Mit den strengeren EU-Regeln könnte das Geschäftsmodell der Spin-Offs verschwinden: Die Prozeduren werden länger, strenger und teurer. Nicht immer ist das zum Vorteil des Patienten. „Für die kleinen Start-Ups wird es immer schwieriger werden, Investoren zu finden“, warnt Nonclercq. Ähnlich wie im Medikamentensektor bestehe die Gefahr, dass sich der Markt monopolisiert und große Firmen Produktion und Forschung dominieren. Das aber treibt nicht nur die Preise der Implantate in die Höhe, sondern „sie konzentrieren sich womöglich hauptsächlich auf Pathologien, die sehr häufig sind.“ Krankheiten also, mit denen sich schnell, viel Geld verdienen lässt. Patienten mit seltenen Krankheiten ziehen den Kürzeren.

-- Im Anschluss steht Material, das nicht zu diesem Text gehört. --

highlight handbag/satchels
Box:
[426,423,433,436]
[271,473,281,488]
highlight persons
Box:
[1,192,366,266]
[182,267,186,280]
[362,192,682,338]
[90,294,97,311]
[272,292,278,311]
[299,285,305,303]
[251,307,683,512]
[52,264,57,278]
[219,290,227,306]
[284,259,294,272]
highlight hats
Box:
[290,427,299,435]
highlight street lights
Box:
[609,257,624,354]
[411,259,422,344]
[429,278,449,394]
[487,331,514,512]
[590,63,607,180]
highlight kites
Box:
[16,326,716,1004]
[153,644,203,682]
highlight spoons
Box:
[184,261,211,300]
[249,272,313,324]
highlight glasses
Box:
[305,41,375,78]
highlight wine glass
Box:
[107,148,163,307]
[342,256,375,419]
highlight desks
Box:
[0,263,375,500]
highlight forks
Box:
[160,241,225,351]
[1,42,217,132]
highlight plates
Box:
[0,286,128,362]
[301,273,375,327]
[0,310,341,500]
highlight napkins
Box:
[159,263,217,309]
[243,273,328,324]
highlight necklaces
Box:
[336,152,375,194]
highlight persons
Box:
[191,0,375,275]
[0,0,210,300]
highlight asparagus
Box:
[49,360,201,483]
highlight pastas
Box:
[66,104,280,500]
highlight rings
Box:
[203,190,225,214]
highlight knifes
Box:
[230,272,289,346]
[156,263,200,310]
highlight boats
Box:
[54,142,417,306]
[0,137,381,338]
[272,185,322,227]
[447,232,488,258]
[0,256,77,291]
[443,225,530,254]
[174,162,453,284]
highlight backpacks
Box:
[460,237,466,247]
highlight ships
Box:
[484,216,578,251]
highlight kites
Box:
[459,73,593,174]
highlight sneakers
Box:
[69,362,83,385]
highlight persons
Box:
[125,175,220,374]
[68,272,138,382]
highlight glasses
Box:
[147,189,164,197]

Auch die Arbeit der Forscher an der ULB könnte sich demnach verändern und ihnen weniger Spielraum lassen. Sie arbeiten nämlich meistens eher mit kleinen Firmen zusammen. Antoine Nonclercq bleibt aber optimistisch: „Wir können uns nicht in die Zukunft projizieren. Wer weiß, was in zehn Jahren ist?“ Vorerst tüfteln er und seine Kollegen weiter an Schrittmachern, Endoskopen und anderen Innovationen.